Both the power and the opposition in Georgia have been winning sympathy according to the following formula: "Give the people a Dream, and they will forgive you the faults in bread and circuses".
Mikhail Saakashvili assumed presidency promising to unite the whole country, make it member of NATO and, by the way, restore the Church of Bagrat, where the president was blessed by the patriarch. It turned out, however, that by the middle of the second term all these dreams had shattered against the geopolitical reefs. Even the simple task of restoring the ancient shrine is still uncompleted, although, thanks God, the money has been recently allocated.

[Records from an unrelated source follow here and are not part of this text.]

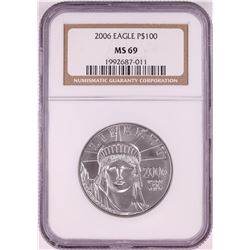 2006 $100 Platinum American Eagle Coin NGC MS69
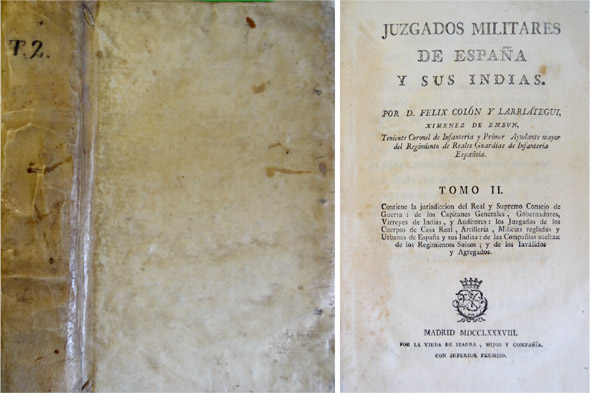 Juzgados Militares de España y sus Indias. Tomo II. Contiene …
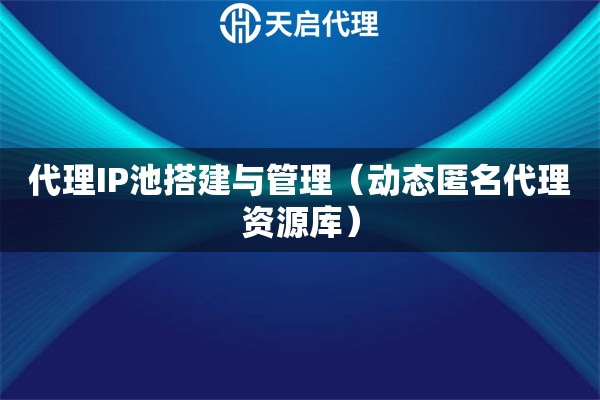 代理IP池搭建与管理（动态匿名代理资源库）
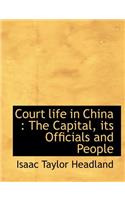 Court Life in China: The Capital, Its Officials and People: The Capital, Its Officials and People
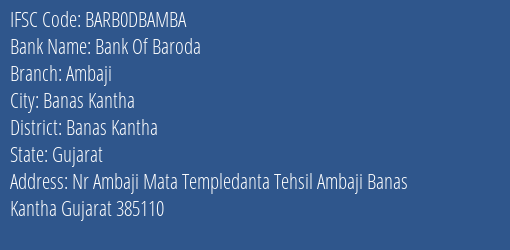 Bank Of Baroda Ambaji Branch Banas Kantha IFSC Code BARB0DBAMBA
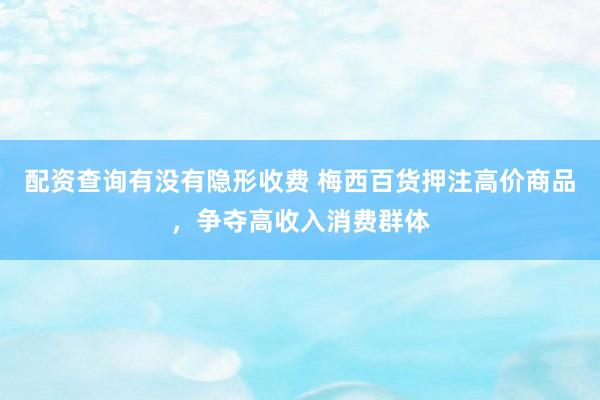 配资查询有没有隐形收费 梅西百货押注高价商品，争夺高收入消费群体
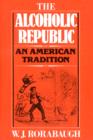 Image for The Alcoholic Republic : An American Tradition
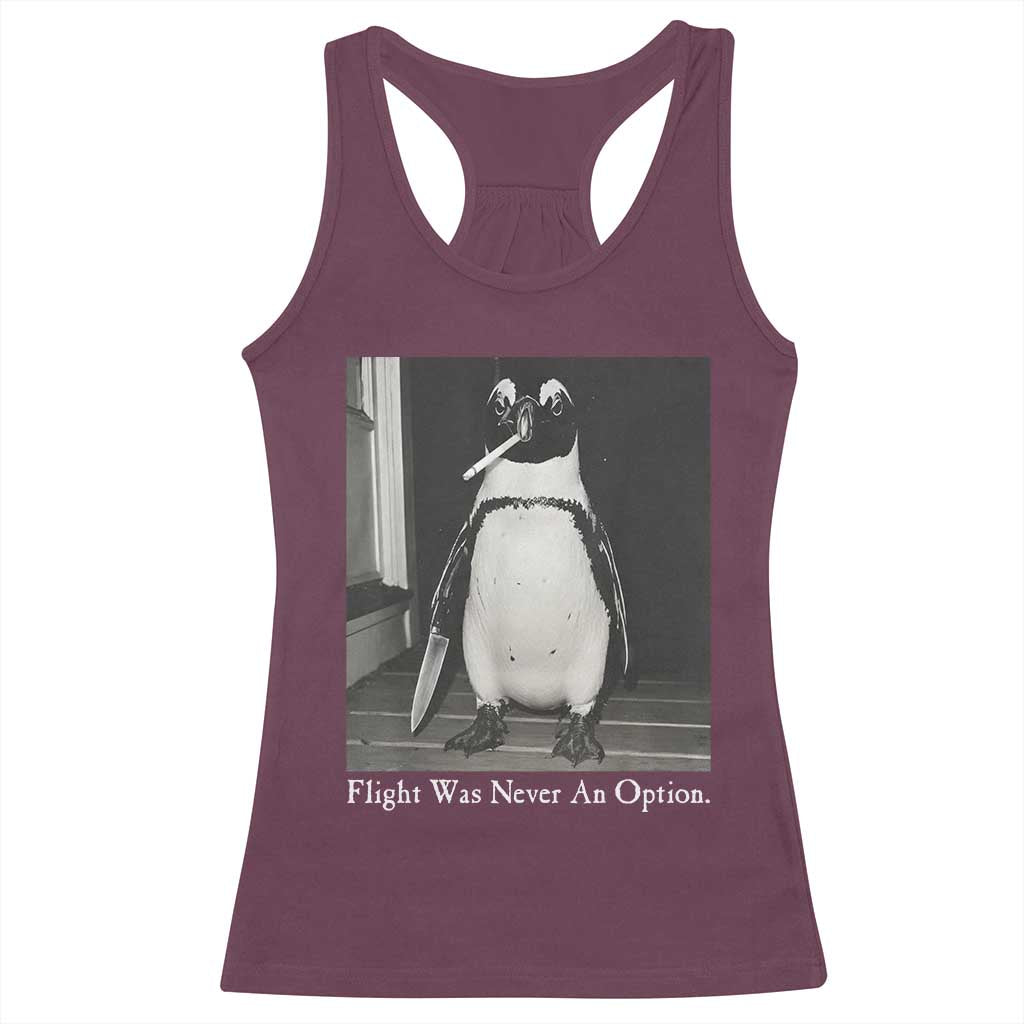 Flight Was Never An Option Penguin Knife Cigarette Graphic Racerback Tank Top Funny Absurdist Meme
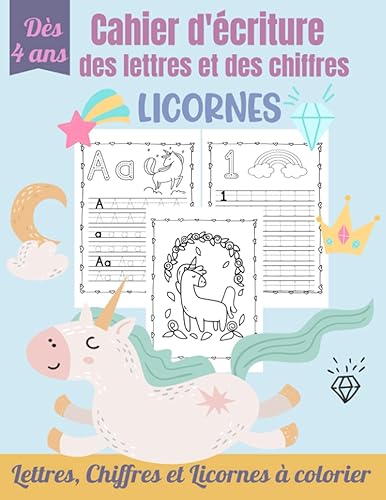 Cahier d'Écriture des Lettres et des Chiffres – Licornes: Apprendre à tracer les lettres et les chiffres dès 4 ans | Cahier d'écriture Maternelles &amp; CP | Coloriage Licornes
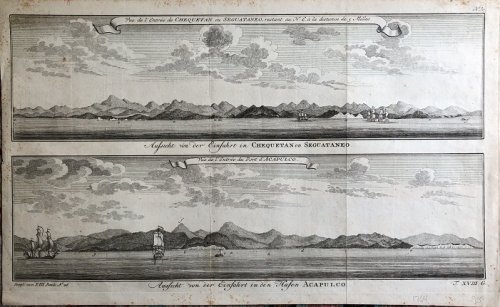 Vue de l'Entre de Chequetan ou Seguataneo, restant au N. E. la distance de 5 Milles [and] Vue de l'Entre du Port d'Acapulco. German titles: Aussicht von der Einfahrt in Chequetan od. Seguataneo [and] Aussicht von der Einfahrt in den Hafen Acapulco.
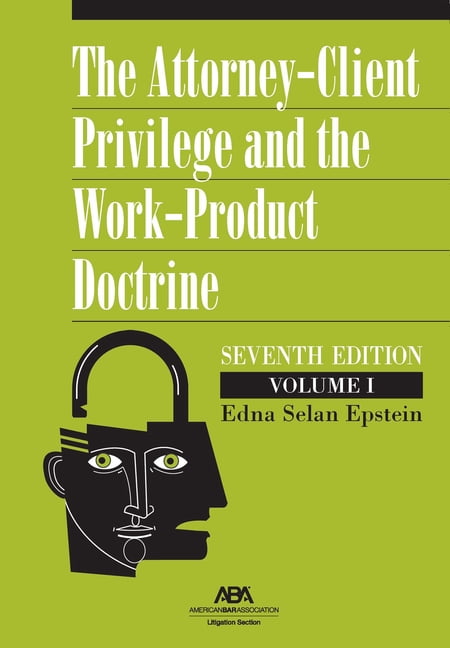 The Attorney-Client Privilege and the Work-Product Doctrine, Seventh Edition, (Paperback)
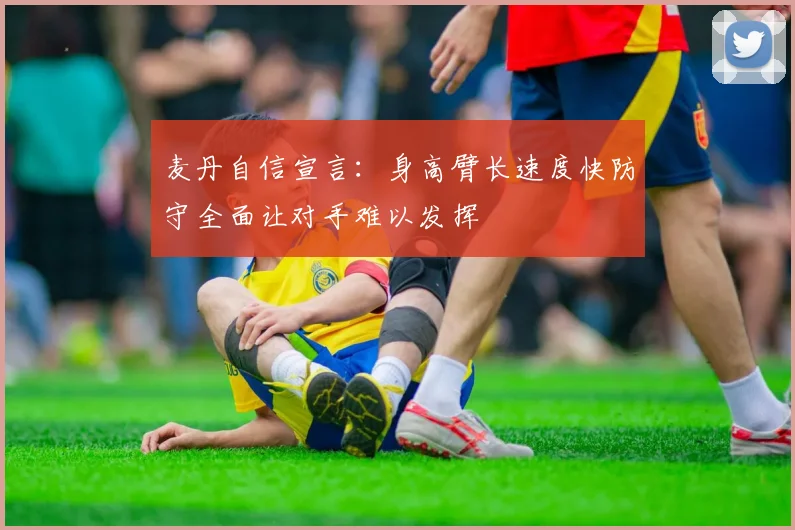 麦丹自信宣言：身高臂长速度快防守全面让对手难以发挥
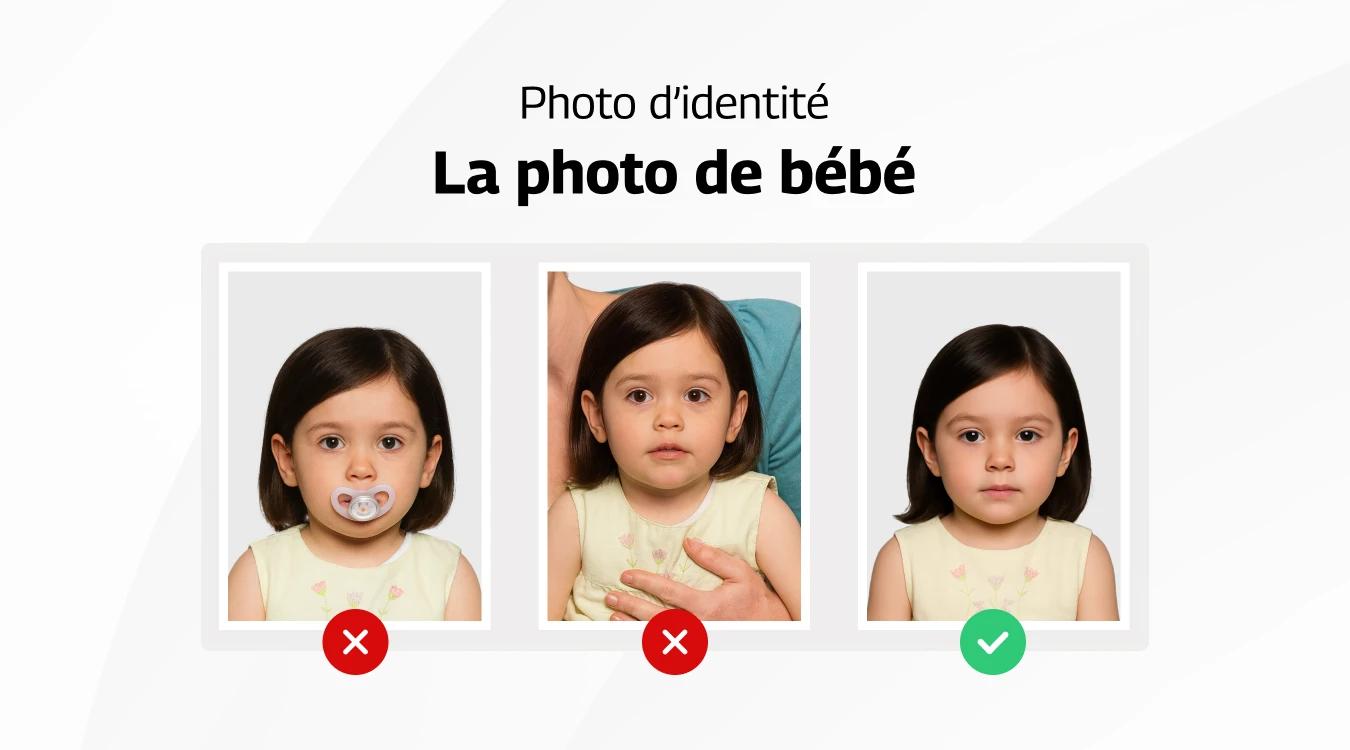 Exemples de photos d’identité pour bébé acceptées et refusées Exemples de photos d’identité pour bébé acceptées et refusées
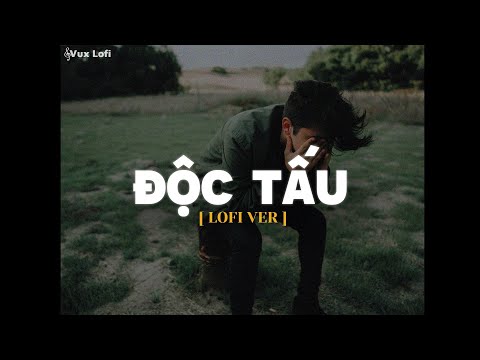 Độc Tấu [Lofi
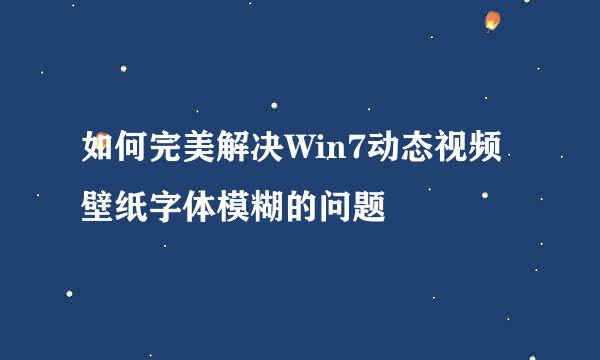 如何完美解决Win7动态视频壁纸字体模糊的问题
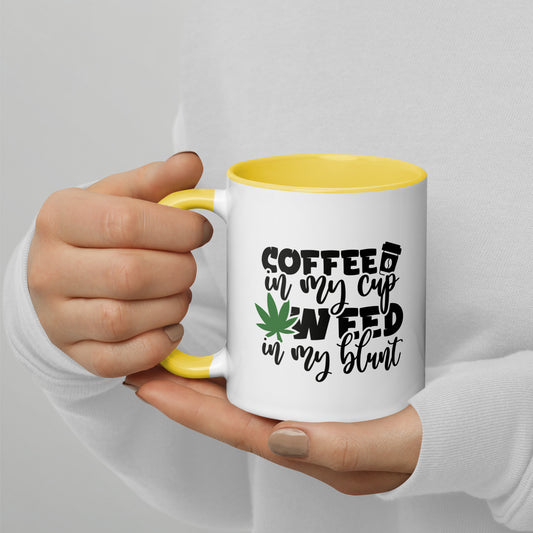 coffee in my cup and weed in my blunt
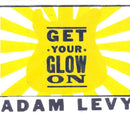 Adam Levy - Get your glow on (CD) - Discords.nl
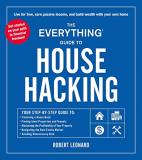 Robert Leonard The Everything Guide To House Hacking Your Step By Step Guide To Financing A House Hac 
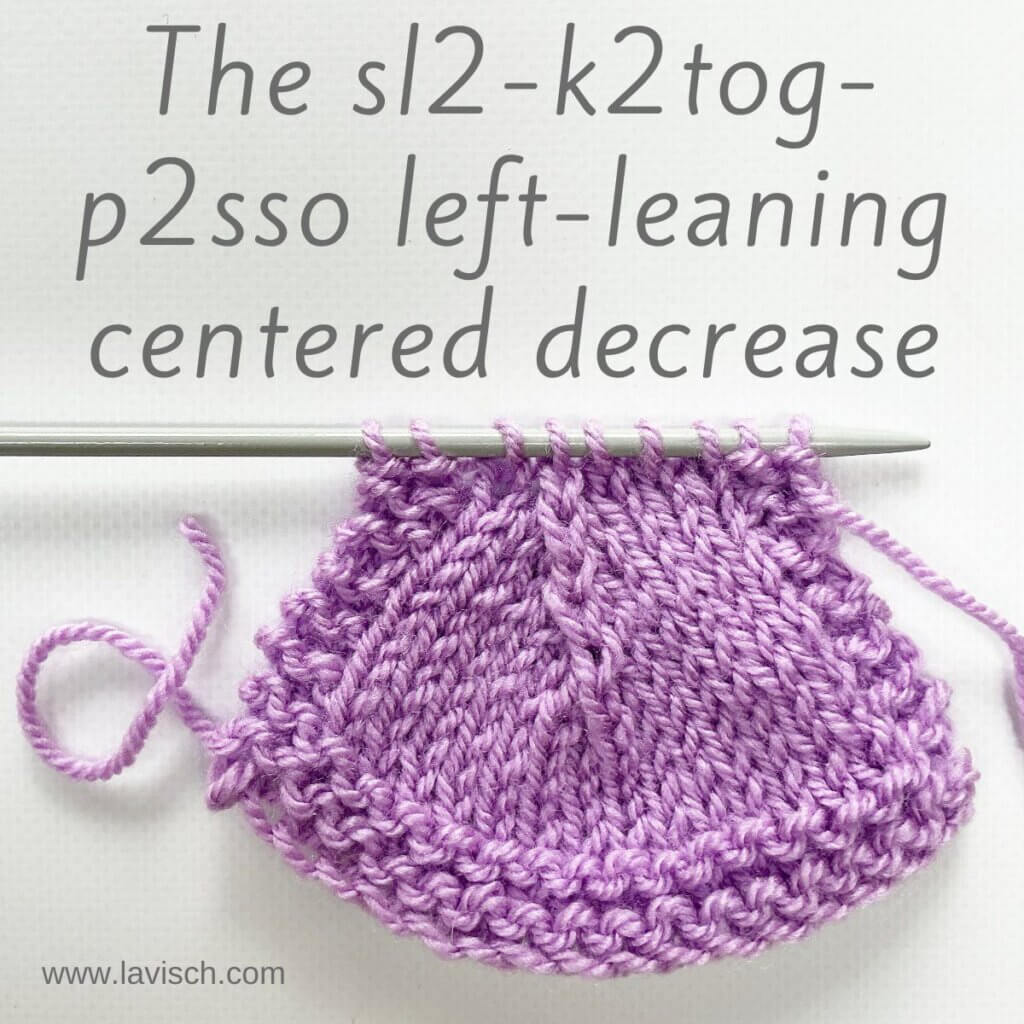The sl2-k2tog-p2sso left-leaning centered decrease - a tutorial by La Visch Designs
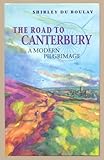 The Road to Canterbury: A Modern Pilgrimage by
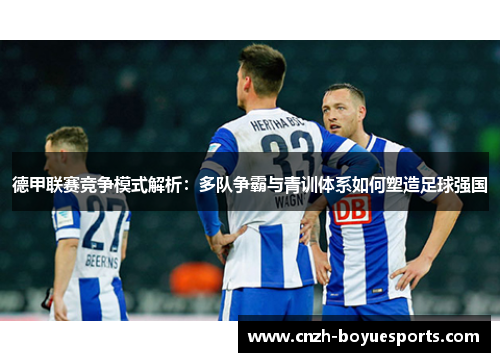 德甲联赛竞争模式解析:多队争霸与青训体系如何塑造足球强国 德甲联赛竞争模式解析:多队争霸与青训体系如何塑造足球强国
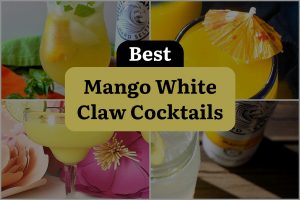 5 Best Mango White Claw Cocktails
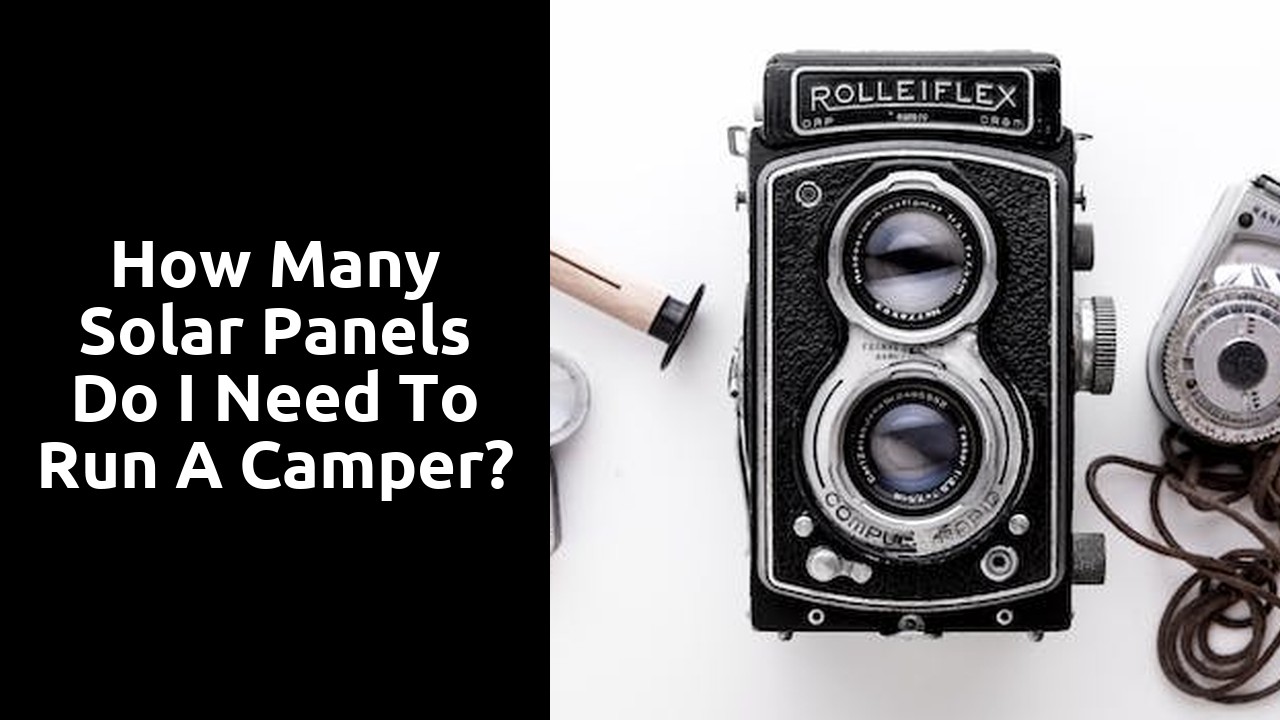 How many solar panels do I need to run a camper?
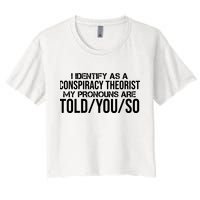 Identify As A Conspiracy Theorist Pronouns Are Told You So Crop Top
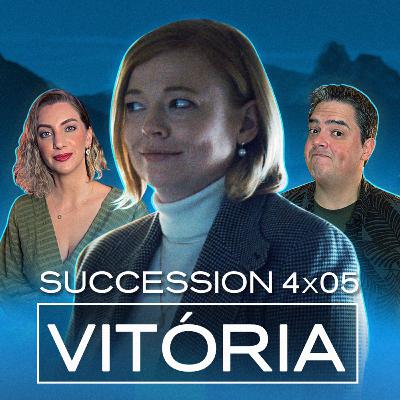 Podcast Succession - 4x05: A Sucessora
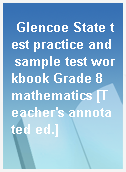 Glencoe State test practice and sample test workbook Grade 8 mathematics [Teacher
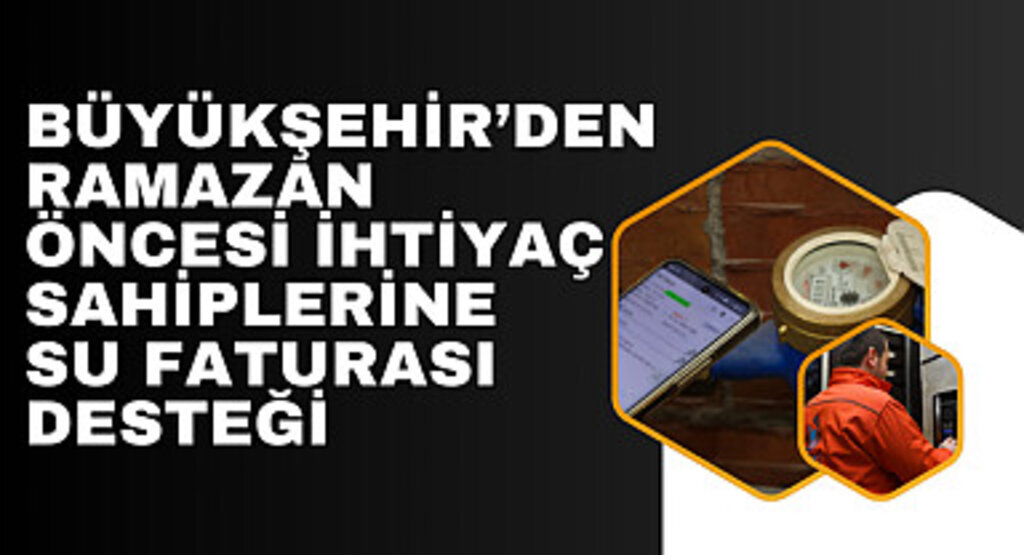 Büyükşehir'den ramazan öncesi ihtiyaç sahiplerine su faturası desteği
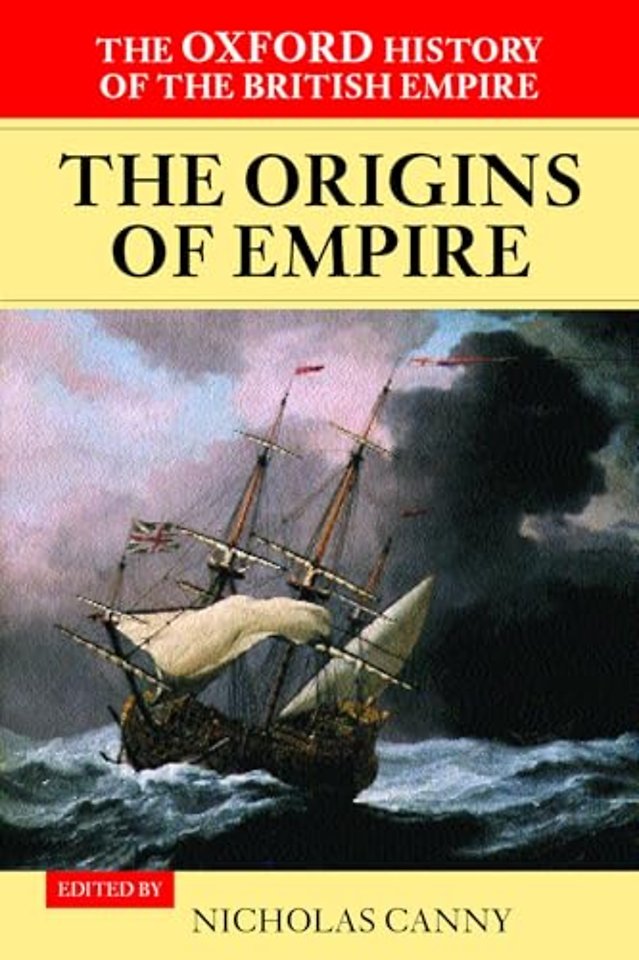 The Oxford History of the British Empire: Volume I: The Origins of Empire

Several times the opposition made attempts to break through to the corridors of power on the wave of the people's rage, promising to remove the regime that had ruined the country. Then, all of a sudden, the leaders started displaying unparalleled flexibility and making compromises, so the dreams of the people who supported the protest actions got frustrated again.
The outcome is rather sad: the people are dissatisfied but the party in power still wins the elections. The oppositionists attract fierce criticism: they are said to fail to overcome their ambitions, to make agreements and to consider the people's interests.
Yakub Parusinskiy from the International Political Research Center in Kiev believes that the reason of the failure in the elections was the lack of unity among the oppositionists, and the people had just grown tired of promises and agreed to a bird in the hand.
Russian expert Sergey Markedonov advises the Georgian opposition to "introduce new ideas and new people" to achieve success. "As to the people, they have got former ministers, ambassadors and speakers. As to the ideas, they are limited to the April agenda of 1989, as has been already mentioned", - he explains.